No entanto, isso está mudando. As futuras empresas competitivas serão as que tem ciclos de produção com externalidades negativas mínimas, que em vez de gerar resíduos, os utiliza para devolvê-los ao ciclo e produzir mais e melhor. Isto implica uma mudança de cultura, modo de pensar e de esforços conjuntos entre universidades, indústria, tomadores de decisão políticos, autoridades e dos consumidores, para dar um novo alcance para a sustentabilidade.

Esta nova tendência é um componente importante da “nova revolução industrial” e pode ser vista como uma resposta ao desperdício de grandes somas de dinheiro ao impactar negativamente o meio ambiente.
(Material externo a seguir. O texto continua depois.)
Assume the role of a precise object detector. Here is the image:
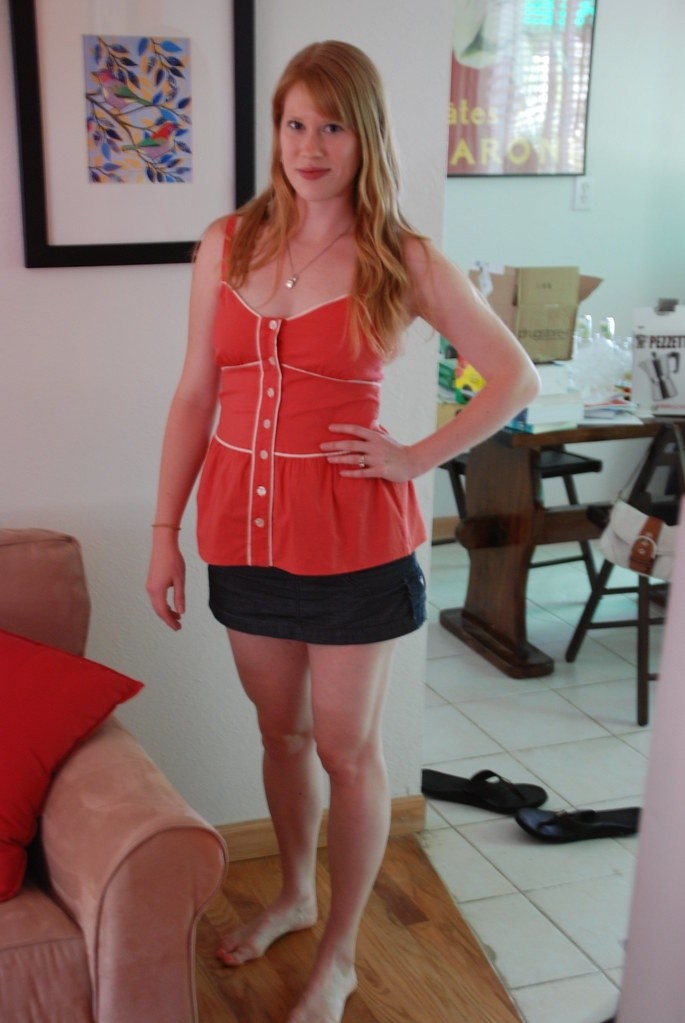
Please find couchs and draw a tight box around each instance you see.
[0,527,225,1021]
Neste aspecto, os empresários são levados a um outro nível de compreensão de seus processos, basicamente, entendendo melhor o que e como fazem evitando ou diminuindo seus efeitos negativos ao meio ambiente.

Para os empresários é essencial assumir mudanças significativas no uso eficiente dos recursos e promover a aplicação de boas práticas e de conhecimentos já existentes para minimizar os impactos ambientais. Além disso, devem compreender que não é necessário deixar de lado o conceito de “negócio”, para ser responsável com o meio ambiente.

Esta revolução significa que os sistemas de produção devem mudar, alcançar maior eficiência e progredir na aprendizagem, porque alguns podem fazer algumas coisas melhor do que outros, compartilhar, e colaborar com os demais, não produzir resíduos ou lixo, e entender o que realmente significa valor. As empresas inteligentes começarão a partir de agora a acomodar-se nesse novo modelo de produção circular, que resultará na geração zero de resíduos ou perto de zero, porque tudo vai voltar ao sistema produtivo. Mudará a lógica da produção em escala, e serão feitos bons produtos para os consumidores, sem desperdiçar recursos gerando resíduos e lixo prejudiciais ao meio ambiente.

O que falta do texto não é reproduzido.